- Stored data:
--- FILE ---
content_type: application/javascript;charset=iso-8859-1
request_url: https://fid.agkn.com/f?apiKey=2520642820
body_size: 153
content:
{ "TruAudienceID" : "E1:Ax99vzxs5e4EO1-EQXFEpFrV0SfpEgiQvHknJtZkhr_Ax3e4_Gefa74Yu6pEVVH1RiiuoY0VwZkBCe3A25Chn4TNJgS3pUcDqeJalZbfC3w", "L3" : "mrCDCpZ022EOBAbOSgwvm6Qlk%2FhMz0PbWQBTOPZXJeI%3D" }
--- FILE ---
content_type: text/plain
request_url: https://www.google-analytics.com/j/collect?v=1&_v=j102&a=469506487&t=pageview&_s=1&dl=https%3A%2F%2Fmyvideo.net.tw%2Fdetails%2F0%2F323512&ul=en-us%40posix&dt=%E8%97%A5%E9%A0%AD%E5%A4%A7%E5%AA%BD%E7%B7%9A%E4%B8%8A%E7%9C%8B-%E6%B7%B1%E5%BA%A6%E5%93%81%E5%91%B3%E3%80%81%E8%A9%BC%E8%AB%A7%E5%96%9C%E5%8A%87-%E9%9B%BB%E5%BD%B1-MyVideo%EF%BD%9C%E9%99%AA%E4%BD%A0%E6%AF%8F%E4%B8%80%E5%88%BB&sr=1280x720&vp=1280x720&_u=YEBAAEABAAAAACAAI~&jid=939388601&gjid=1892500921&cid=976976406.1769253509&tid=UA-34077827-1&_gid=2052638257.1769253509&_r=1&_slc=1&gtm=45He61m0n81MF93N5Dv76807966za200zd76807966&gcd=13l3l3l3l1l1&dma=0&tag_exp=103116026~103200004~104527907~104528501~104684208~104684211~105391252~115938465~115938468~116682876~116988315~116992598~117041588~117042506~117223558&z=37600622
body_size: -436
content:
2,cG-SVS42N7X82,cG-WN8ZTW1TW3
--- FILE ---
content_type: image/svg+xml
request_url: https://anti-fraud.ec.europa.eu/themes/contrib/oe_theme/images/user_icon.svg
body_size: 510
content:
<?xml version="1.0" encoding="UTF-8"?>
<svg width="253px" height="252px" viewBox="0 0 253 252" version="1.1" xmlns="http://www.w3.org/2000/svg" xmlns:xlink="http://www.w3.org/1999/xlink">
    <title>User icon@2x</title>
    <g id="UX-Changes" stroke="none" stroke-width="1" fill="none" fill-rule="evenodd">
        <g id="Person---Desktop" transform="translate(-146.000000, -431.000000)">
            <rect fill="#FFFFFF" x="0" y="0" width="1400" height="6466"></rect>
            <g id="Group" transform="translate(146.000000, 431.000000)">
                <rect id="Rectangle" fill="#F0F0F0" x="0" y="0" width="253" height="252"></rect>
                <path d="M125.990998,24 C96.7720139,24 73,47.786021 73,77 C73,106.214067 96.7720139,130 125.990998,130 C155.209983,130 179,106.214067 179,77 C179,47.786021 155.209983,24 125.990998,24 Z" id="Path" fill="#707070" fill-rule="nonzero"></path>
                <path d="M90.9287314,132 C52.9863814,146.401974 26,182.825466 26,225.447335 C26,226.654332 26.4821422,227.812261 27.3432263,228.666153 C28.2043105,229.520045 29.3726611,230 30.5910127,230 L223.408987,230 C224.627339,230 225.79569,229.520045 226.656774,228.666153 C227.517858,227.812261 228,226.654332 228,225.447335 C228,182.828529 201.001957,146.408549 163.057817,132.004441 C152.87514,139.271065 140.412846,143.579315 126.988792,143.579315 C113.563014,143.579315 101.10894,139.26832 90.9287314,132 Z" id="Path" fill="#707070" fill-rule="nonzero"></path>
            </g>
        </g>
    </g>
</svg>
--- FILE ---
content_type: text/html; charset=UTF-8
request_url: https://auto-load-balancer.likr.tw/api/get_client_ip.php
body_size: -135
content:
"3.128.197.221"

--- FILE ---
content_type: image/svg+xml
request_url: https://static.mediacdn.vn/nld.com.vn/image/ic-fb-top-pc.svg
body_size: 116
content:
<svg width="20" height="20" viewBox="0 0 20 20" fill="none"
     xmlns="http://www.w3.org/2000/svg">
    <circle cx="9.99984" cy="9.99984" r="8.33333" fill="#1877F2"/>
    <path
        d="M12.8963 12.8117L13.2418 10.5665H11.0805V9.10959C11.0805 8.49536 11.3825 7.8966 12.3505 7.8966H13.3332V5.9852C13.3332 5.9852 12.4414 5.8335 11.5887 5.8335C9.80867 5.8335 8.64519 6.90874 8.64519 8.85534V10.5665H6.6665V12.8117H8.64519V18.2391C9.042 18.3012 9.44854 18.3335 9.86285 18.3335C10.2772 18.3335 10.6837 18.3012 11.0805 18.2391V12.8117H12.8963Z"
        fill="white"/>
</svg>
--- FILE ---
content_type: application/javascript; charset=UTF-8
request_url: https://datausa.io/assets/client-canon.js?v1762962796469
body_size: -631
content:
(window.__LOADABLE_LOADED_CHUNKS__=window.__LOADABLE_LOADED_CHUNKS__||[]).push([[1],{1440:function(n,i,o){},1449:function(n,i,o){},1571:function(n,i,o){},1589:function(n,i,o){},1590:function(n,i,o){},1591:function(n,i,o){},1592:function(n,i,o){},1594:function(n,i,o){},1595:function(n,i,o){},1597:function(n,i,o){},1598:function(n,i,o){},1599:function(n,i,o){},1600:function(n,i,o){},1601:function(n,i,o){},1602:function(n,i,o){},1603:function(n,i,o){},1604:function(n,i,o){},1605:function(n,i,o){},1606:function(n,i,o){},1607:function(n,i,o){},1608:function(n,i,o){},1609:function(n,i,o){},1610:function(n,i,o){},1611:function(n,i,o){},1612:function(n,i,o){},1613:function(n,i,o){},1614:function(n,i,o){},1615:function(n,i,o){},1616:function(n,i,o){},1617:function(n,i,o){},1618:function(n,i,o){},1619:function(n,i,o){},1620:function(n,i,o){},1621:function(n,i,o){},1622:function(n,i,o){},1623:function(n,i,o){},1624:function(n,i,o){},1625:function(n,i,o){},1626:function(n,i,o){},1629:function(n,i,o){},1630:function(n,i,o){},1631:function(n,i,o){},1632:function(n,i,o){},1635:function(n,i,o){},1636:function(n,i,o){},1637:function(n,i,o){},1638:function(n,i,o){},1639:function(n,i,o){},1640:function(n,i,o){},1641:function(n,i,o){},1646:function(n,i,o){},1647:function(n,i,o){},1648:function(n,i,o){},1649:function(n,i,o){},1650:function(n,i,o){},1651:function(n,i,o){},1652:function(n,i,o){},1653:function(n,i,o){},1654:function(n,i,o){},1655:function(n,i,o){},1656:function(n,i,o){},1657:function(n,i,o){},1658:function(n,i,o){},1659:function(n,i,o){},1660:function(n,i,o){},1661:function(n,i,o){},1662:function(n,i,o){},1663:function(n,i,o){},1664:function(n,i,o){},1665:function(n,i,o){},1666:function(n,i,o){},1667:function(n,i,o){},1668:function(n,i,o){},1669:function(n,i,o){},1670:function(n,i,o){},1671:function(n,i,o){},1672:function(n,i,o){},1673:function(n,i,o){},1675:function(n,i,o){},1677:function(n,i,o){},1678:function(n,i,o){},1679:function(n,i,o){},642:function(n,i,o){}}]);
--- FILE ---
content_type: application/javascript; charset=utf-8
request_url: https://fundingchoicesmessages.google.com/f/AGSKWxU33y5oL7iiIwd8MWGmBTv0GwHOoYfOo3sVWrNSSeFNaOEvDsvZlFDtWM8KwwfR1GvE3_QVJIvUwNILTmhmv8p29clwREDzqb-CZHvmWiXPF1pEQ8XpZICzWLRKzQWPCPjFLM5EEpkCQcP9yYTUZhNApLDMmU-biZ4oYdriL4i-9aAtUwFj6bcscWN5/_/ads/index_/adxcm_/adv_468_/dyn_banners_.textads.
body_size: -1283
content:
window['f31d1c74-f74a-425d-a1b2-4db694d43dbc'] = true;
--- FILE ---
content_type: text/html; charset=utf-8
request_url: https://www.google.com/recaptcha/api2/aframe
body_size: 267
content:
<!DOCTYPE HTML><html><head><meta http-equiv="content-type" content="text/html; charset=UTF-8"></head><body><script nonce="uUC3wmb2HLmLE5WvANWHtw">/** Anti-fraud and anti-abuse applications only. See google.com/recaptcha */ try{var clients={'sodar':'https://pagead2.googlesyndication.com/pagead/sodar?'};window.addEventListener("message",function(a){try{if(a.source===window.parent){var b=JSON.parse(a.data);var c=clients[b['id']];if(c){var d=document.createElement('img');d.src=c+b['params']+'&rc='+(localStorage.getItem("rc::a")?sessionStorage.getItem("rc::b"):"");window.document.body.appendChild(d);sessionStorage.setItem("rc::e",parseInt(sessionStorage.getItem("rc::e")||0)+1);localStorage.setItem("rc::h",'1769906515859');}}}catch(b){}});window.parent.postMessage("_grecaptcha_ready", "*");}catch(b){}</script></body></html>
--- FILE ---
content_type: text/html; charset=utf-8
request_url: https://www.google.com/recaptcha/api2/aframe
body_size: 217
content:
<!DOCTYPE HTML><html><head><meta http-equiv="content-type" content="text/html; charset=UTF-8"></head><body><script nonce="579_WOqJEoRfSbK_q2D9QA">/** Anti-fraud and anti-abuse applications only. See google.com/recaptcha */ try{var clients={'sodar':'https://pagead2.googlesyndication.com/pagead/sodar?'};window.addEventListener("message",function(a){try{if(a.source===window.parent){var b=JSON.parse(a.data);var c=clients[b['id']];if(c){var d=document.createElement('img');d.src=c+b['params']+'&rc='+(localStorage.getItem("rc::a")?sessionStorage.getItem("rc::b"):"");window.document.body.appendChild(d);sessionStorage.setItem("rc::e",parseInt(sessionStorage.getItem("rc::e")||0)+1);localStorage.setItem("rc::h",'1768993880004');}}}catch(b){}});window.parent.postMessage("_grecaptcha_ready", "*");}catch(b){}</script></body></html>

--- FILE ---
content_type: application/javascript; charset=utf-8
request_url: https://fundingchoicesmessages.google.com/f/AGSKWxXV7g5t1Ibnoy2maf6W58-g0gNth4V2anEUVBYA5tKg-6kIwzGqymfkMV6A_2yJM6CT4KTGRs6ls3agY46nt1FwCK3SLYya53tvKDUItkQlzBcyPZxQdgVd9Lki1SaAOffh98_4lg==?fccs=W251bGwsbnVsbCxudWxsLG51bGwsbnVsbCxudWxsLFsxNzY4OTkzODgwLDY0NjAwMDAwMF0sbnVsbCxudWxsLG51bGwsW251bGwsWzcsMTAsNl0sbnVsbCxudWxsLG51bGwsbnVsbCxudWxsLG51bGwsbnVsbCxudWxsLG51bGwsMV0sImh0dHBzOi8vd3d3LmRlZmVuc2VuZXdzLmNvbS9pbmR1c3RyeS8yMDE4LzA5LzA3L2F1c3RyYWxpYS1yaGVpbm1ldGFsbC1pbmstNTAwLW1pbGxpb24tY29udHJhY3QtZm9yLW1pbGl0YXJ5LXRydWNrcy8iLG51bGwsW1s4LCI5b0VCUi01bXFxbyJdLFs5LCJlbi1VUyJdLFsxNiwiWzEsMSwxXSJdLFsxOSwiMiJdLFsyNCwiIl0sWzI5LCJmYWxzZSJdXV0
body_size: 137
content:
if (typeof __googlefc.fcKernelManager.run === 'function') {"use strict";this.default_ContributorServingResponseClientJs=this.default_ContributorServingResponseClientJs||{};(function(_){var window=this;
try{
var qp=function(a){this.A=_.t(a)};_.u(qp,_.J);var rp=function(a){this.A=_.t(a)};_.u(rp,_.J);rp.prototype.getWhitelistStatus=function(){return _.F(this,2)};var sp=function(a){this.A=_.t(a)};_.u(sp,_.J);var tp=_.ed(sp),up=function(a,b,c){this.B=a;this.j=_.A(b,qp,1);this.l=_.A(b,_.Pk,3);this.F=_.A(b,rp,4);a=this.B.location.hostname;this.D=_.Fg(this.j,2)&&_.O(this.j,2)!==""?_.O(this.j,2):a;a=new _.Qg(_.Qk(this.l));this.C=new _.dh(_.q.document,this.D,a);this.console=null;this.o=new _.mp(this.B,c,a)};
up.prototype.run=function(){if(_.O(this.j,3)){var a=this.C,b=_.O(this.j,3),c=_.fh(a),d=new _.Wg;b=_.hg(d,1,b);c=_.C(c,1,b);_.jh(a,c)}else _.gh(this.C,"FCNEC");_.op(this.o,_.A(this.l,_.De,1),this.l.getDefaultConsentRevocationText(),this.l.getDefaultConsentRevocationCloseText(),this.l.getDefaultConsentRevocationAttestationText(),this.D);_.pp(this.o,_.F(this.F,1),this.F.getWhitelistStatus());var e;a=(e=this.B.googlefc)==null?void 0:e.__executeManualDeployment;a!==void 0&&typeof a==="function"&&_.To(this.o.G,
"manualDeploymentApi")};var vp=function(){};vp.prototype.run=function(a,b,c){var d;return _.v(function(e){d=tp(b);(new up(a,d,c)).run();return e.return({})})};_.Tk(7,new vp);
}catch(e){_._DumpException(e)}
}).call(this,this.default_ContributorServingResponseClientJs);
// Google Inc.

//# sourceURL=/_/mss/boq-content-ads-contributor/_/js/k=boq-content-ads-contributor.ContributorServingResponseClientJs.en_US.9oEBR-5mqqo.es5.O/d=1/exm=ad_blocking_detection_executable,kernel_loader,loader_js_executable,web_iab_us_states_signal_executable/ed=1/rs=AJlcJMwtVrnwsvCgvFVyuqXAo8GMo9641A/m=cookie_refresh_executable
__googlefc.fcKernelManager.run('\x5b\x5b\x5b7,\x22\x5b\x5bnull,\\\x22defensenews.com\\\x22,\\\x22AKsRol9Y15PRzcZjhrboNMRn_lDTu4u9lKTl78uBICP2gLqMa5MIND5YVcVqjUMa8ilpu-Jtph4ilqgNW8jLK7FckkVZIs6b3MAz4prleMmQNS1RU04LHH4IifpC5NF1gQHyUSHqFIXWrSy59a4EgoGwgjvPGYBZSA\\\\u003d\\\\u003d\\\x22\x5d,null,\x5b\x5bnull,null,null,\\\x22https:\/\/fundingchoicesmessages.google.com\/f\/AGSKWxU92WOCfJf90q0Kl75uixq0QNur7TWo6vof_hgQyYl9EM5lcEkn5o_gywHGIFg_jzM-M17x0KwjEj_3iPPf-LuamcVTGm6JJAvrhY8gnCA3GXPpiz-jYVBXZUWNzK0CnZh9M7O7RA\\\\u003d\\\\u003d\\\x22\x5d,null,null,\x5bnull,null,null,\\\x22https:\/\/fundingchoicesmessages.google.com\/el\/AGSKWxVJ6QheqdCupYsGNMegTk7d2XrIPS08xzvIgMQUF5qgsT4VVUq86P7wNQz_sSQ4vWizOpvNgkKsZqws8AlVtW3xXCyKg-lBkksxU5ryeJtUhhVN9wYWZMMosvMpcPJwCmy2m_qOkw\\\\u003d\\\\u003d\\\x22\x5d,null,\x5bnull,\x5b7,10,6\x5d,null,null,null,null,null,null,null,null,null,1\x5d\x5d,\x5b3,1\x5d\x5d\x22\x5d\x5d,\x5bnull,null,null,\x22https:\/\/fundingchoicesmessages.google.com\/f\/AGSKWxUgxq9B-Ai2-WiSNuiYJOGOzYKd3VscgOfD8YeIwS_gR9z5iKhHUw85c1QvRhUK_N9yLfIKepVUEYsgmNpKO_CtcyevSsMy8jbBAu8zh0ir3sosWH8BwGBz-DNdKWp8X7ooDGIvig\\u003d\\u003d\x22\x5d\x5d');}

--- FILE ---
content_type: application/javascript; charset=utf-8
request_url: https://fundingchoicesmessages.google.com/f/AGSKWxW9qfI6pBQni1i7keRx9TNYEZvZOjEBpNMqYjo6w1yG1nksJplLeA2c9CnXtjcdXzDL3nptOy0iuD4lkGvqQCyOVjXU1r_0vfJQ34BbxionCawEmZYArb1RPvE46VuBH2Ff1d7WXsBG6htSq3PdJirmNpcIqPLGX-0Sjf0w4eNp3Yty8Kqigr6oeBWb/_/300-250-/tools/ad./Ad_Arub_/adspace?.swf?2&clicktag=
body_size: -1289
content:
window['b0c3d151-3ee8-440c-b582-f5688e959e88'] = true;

- EXERCISE REQUIREMENTS: Search the entries above for "typeof". Show every line that has it.

- ANSWER SPACE:
if (typeof __googlefc.fcKernelManager.run === 'function') {"use strict";this.default_ContributorServingResponseClientJs=this.default_ContributorServingResponseClientJs||{};(function(_){var window=this;
up.prototype.run=function(){if(_.O(this.j,3)){var a=this.C,b=_.O(this.j,3),c=_.fh(a),d=new _.Wg;b=_.hg(d,1,b);c=_.C(c,1,b);_.jh(a,c)}else _.gh(this.C,"FCNEC");_.op(this.o,_.A(this.l,_.De,1),this.l.getDefaultConsentRevocationText(),this.l.getDefaultConsentRevocationCloseText(),this.l.getDefaultConsentRevocationAttestationText(),this.D);_.pp(this.o,_.F(this.F,1),this.F.getWhitelistStatus());var e;a=(e=this.B.googlefc)==null?void 0:e.__executeManualDeployment;a!==void 0&&typeof a==="function"&&_.To(this.o.G,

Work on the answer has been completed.